Maybank maintained its HOLD rating on YTLREIT with a revised lower dividend discount model target price (DDM-TP) of RM1.25, down by 3 sen, factoring in a 7.7% cost of equity (Ke).

The bank noted the core net profit for 4QFY24 was RM28.4 million, a 1.3% increase YoY but a 35.2% decline quarter-on-quarter (QoQ). FY24 core earnings rose 6.6% YoY to RM148.8 million, driven by contributions from Hotel Stripes Kuala Lumpur, renewed rental income from JW Marriott Hotel, and the improved performance of Australian hotels.

The Bank observed that the 4QFY24 earnings were offset by a 20% rise in finance costs due to higher interest rates on AUD borrowings and increased borrowing to finance the acquisition of Hotel Stripes Kuala Lumpur.

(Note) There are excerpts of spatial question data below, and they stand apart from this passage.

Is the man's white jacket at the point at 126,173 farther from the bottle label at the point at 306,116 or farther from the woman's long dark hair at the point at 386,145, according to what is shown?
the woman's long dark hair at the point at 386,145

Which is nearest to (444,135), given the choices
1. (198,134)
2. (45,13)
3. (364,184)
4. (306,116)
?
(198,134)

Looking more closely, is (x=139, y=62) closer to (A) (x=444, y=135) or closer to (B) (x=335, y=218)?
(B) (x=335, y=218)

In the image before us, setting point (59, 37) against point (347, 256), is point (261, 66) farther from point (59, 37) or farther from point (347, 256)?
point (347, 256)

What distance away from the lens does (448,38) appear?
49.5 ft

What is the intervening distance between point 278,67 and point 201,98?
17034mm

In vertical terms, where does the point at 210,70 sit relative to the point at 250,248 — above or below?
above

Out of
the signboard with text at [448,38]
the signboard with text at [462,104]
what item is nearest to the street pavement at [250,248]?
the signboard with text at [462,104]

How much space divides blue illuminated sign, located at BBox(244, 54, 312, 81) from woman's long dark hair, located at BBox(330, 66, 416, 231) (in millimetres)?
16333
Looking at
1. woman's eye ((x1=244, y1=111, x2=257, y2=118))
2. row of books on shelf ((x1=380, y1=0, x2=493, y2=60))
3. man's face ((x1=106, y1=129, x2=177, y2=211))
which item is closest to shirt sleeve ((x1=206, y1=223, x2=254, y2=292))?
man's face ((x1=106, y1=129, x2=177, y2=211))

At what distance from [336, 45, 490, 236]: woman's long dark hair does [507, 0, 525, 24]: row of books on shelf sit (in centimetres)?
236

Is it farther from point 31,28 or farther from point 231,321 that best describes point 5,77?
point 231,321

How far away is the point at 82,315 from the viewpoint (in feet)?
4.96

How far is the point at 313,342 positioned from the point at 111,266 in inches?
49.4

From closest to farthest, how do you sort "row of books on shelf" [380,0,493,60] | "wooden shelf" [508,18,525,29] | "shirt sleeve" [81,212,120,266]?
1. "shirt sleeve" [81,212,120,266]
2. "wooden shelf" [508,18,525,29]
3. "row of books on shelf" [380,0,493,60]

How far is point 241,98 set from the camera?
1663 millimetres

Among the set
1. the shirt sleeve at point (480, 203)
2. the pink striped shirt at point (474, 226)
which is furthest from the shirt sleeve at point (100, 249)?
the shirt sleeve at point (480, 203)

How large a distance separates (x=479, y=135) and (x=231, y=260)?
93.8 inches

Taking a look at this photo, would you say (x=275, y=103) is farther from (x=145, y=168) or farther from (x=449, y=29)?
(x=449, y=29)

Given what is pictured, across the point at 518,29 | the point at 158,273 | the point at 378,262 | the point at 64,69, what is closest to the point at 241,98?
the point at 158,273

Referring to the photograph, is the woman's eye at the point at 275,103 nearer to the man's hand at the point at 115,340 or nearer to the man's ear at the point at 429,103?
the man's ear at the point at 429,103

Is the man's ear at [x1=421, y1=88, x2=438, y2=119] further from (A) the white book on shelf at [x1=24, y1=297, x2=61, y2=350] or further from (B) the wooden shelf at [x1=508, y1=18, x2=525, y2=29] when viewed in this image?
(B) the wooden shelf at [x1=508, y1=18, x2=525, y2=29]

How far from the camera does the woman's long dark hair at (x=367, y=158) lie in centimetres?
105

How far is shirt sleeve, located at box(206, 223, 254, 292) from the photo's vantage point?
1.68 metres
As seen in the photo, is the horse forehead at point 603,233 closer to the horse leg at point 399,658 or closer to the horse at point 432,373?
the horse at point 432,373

Near-term earnings forecasts remained stable, with rental income from Malaysian and Japanese properties under master lease arrangements expected to sustain.

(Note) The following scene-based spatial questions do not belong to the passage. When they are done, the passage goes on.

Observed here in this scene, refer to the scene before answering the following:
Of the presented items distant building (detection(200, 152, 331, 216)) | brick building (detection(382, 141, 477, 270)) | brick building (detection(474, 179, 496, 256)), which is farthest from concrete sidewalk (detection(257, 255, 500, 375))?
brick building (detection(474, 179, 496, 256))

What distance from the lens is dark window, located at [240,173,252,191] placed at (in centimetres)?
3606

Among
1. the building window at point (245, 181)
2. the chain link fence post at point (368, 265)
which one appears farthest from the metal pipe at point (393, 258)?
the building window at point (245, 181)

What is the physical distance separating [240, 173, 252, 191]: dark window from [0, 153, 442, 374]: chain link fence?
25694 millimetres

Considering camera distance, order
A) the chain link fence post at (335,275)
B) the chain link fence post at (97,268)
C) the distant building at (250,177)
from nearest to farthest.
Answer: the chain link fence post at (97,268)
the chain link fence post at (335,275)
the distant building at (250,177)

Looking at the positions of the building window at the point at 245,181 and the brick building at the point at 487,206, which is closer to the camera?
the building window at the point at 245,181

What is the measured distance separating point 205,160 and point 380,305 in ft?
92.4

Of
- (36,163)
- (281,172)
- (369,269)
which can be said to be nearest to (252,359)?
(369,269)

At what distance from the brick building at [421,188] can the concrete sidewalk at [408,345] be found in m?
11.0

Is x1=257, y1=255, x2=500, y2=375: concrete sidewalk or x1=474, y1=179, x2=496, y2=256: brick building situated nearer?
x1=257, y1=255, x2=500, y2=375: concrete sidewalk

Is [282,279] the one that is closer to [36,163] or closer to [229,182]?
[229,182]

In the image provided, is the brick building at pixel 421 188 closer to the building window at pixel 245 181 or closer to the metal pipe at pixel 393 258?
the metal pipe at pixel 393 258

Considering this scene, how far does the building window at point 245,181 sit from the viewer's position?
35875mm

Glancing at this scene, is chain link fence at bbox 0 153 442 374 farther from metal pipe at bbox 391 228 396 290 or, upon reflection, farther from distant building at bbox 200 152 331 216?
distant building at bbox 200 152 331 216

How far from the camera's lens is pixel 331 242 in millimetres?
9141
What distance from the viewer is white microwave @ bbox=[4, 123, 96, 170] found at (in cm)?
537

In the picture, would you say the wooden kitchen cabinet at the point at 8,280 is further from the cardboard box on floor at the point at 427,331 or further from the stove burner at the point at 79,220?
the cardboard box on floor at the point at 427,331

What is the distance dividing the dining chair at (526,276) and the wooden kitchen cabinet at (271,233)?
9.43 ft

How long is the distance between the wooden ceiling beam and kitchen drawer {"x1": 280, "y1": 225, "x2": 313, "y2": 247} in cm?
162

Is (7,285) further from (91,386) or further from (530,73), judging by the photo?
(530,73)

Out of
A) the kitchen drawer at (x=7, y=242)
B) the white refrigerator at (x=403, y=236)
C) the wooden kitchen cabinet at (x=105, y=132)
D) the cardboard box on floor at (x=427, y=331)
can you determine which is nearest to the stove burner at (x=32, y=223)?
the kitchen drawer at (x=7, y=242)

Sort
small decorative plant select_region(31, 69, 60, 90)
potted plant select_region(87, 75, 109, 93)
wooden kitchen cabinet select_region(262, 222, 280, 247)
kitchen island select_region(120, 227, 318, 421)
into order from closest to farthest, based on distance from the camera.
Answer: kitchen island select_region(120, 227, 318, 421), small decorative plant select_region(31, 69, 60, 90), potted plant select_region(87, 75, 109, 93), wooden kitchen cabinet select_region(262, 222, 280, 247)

Gearing was projected to increase to 0.45x post-acquisition, along with the proposed renovation of the Syuen Hotel in Ipoh and the development of Moxy Niseko.

The analyst at the bank adjusted its FY25/26 earnings forecasts by -1% and -2%, respectively, following the FY24 full-year results. The growth estimates were still driven by improved performance in Australian properties, with higher room rates and occupancy rates anticipated.

Maybank also introduced its FY27 earnings forecast, maintaining a cautious but steady outlook for YTLREIT.